Schrödinger, Inc, 101 SW Main Street, Portland, Oregon 97204, United States.
J Chem Inf Model. 2011 Jan 24;51(1):102-4. doi: 10.1021/ci100332m. Epub 2010 Dec 7.
The recent article "Evaluation of pK(a) Estimation Methods on 211 Druglike Compounds" ( Manchester, J.; et al. J. Chem Inf. Model. 2010, 50, 565-571 ) reports poor results for the program Epik. Here, we highlight likely sources for the poor performance and describe work done to improve the performance. Running Epik in the mode intended to calculate pK(a) values for sequentially adding/removing protons, as needed to reproduce the experimental conditions, improves the root mean squared error (RMSE) from 3.0 to 2.18 for the 85 public compounds available from the paper. Despite this improvement, there are still other programs in the Manchester paper that outperform Epik. The primary reason is that the public portion of the data set is not diverse and Epik is missing a few key functional groups in this data set that are heavily represented. We show that incorporation of these missing functional groups into the Epik training set improves the RMSE for the public compounds to 1.04. Furthermore, these enhancements help improve the overall performance of Epik on a large druglike test set.

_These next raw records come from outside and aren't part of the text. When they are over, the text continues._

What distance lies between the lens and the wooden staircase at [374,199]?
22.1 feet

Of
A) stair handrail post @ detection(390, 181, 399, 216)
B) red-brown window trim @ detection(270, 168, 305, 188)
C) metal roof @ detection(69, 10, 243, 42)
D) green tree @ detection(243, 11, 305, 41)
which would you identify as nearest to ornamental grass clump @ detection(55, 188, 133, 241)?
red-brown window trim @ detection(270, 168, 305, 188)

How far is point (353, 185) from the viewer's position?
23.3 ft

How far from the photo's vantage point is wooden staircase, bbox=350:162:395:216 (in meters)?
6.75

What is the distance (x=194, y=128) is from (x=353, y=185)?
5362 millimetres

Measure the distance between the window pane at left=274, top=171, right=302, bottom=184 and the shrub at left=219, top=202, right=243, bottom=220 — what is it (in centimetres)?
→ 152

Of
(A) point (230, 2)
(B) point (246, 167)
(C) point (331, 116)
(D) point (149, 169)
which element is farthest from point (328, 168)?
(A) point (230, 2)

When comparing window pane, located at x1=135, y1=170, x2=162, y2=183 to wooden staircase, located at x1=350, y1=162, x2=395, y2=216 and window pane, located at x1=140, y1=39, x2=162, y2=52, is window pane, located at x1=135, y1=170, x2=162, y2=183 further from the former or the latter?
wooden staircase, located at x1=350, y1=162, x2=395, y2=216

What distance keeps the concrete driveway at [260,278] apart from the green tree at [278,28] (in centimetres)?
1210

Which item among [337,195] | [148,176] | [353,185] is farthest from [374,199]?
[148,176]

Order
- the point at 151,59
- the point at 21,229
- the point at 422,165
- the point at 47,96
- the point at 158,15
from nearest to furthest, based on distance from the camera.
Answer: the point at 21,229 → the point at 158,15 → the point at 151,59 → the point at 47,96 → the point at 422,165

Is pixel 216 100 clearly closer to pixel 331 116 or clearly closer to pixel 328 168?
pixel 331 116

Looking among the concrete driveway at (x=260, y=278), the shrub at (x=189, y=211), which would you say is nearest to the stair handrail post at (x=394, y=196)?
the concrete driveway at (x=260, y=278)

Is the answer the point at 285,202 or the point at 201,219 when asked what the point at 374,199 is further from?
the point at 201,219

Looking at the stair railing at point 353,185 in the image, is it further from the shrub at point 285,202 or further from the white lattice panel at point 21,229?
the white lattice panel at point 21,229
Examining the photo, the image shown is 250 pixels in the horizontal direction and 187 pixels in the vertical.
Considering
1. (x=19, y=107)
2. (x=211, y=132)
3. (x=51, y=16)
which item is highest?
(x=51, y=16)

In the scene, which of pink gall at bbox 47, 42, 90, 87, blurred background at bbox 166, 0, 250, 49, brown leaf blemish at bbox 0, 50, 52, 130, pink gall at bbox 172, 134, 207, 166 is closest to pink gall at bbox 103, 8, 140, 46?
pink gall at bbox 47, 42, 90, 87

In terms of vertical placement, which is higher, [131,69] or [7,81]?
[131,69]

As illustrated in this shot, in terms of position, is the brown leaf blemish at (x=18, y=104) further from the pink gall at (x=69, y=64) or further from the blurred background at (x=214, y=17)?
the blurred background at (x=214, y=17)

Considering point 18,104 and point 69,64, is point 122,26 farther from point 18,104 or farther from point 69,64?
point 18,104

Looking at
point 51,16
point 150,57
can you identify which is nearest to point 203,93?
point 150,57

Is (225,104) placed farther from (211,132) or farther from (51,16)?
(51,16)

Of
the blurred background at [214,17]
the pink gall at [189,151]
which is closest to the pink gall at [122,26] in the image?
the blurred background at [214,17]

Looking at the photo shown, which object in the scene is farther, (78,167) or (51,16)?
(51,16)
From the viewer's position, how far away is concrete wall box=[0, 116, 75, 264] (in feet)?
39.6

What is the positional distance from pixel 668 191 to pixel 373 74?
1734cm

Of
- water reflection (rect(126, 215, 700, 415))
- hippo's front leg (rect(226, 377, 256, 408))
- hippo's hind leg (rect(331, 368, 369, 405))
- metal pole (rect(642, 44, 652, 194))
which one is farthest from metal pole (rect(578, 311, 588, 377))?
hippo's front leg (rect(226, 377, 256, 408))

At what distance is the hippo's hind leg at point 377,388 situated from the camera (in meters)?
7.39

最近的一篇文章“评价 211 种药物类似物的 pK(a) 估算方法”(Manchester, J.;等人。J. Chem. Inf. Model. 2010, 50, 565-571)报告了 Epik 程序的结果不佳。在这里,我们强调了性能不佳的可能原因,并描述了为提高性能所做的工作。以所需的顺序添加/去除质子的模式运行 Epik,以重现实验条件,将 85 种可从论文中获得的公共化合物的均方根误差(RMSE)从 3.0 提高到 2.18。尽管有了这种改进,但在曼彻斯特论文中的其他程序仍优于 Epik。主要原因是数据集的公共部分不够多样化,并且 Epik 在该数据集中缺少一些关键的功能组,这些功能组的代表性很强。我们表明,将这些缺失的功能组纳入 Epik 训练集可以将公共化合物的 RMSE 提高到 1.04。此外,这些增强有助于提高 Epik 在大型药物测试集上的整体性能。